-- Tarea del ejercicio --
Copia de nuevo los registros siguientes, reemplazando "camera" por "lens" y sin cambiar nada más.

-- Datos proporcionados --

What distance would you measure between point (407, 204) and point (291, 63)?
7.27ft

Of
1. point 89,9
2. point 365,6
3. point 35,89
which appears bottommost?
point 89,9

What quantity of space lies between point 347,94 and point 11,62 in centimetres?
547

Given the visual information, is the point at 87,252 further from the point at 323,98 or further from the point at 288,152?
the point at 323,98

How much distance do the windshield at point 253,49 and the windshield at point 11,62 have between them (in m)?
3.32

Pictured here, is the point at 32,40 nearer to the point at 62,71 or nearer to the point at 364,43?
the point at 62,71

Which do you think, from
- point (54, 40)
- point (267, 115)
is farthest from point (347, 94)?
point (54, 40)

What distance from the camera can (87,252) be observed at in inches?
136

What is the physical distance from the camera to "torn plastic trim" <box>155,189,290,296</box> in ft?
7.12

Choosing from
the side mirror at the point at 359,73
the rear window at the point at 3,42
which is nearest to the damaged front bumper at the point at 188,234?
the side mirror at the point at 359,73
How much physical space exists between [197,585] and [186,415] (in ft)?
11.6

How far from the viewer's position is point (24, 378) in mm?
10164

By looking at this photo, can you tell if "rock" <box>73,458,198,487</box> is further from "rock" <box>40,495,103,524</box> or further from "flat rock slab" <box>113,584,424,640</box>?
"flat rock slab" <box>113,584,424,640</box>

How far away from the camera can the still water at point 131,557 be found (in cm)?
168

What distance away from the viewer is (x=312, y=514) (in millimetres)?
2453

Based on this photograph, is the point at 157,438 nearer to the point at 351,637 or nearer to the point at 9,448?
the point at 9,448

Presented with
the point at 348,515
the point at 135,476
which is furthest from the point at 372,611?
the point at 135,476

-- Respuesta --
What distance would you measure between point (407, 204) and point (291, 63)?
7.27ft

Of
1. point 89,9
2. point 365,6
3. point 35,89
which appears bottommost?
point 89,9

What quantity of space lies between point 347,94 and point 11,62 in centimetres?
547

Given the visual information, is the point at 87,252 further from the point at 323,98 or further from the point at 288,152?
the point at 323,98

How much distance do the windshield at point 253,49 and the windshield at point 11,62 have between them (in m)?
3.32

Pictured here, is the point at 32,40 nearer to the point at 62,71 or nearer to the point at 364,43?
the point at 62,71

Which do you think, from
- point (54, 40)
- point (267, 115)
is farthest from point (347, 94)?
point (54, 40)

What distance from the lens can (87,252) be observed at in inches?
136

What is the physical distance from the lens to "torn plastic trim" <box>155,189,290,296</box> in ft?
7.12

Choosing from
the side mirror at the point at 359,73
the rear window at the point at 3,42
which is nearest to the damaged front bumper at the point at 188,234?
the side mirror at the point at 359,73
How much physical space exists between [197,585] and [186,415] (in ft)?
11.6

How far from the viewer's position is point (24, 378) in mm?
10164

By looking at this photo, can you tell if "rock" <box>73,458,198,487</box> is further from "rock" <box>40,495,103,524</box> or further from "flat rock slab" <box>113,584,424,640</box>?
"flat rock slab" <box>113,584,424,640</box>

How far away from the lens can the still water at point 131,557 be found (in cm)?
168

What distance away from the viewer is (x=312, y=514) (in millimetres)?
2453

Based on this photograph, is the point at 157,438 nearer to the point at 351,637 or nearer to the point at 9,448?
the point at 9,448

Presented with
the point at 348,515
the point at 135,476
which is furthest from the point at 372,611?
the point at 135,476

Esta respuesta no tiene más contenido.